La première mort du monde
La mort, comme nous le savons tous, fait partie de la vie. Mais ce n’était pas le cas pour les premiers humains. Du moins pas pendant près d’un millénaire d’existence humaine.
Il est facile d’oublier cela en lisant les récits de la Genèse sur le jardin d’Eden, la chute et l’expulsion subséquente d’Adam et Eve. C’est facile parce que, dès le récit de la tentation dans le jardin, Ève elle-même évoque la possibilité de la mort dans son colloque avec Satan dans Genèse 3. Et, pour les lecteurs modernes comme pour les anciens, il semble que cette possibilité devienne une réalité plus tard dans le chapitre, lorsque Dieu décrète à Adam que « Car tu es poussière, et tu retourneras à la poussière. »
Mais quand Adam meurt-il réellement ? Pas dans Genèse 4, lorsque, après le fratricide de Caïn, Adam et Eve mettent au monde un troisième fils, Seth.
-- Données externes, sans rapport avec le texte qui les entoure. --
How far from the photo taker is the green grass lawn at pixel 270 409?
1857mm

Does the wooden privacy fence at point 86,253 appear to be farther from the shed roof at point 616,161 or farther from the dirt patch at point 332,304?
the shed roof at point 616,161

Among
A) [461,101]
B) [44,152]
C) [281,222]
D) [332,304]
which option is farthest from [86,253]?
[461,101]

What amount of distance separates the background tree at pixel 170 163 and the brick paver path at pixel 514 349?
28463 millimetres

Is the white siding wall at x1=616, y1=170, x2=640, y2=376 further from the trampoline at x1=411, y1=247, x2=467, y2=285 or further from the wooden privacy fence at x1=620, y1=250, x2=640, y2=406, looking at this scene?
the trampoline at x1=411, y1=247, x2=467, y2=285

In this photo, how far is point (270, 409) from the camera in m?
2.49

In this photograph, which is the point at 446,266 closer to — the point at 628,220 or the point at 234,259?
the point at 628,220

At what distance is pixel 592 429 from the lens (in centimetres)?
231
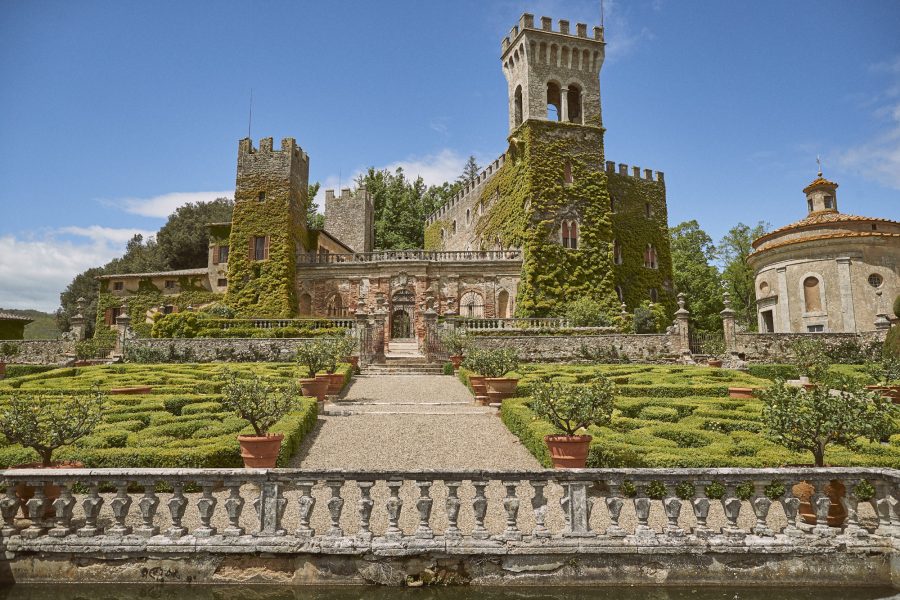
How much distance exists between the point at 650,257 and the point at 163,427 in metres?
36.6

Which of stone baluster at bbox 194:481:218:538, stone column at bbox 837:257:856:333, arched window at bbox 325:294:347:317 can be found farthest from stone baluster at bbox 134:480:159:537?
stone column at bbox 837:257:856:333

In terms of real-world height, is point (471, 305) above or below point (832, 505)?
above

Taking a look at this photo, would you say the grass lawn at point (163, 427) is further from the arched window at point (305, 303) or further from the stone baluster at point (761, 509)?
the arched window at point (305, 303)

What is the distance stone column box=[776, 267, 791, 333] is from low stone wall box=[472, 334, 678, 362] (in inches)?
420

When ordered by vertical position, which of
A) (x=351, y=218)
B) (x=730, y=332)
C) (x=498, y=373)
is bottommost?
(x=498, y=373)

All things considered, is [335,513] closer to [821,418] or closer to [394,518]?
[394,518]

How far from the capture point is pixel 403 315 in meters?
37.2

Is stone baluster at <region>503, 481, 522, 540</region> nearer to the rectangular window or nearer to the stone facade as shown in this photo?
the stone facade

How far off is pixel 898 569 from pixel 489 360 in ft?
35.5

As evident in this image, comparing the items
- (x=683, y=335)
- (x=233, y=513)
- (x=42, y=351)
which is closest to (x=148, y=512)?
(x=233, y=513)

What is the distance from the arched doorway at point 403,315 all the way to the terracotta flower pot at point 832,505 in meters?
30.0

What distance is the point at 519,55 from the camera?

Nous pouvons supposer que cette nouvelle naissance est survenue au moins environ deux décennies après la naissance de leurs premiers enfants, puisque Caïn et Abel sont représentés comme des hommes adultes au moment du meurtre d’Abel. Et, en fait, Genèse 5:3, nous informe exactement du moment où, du vivant d’Adam, il engendre son troisième fils : l’âge de 130 ans.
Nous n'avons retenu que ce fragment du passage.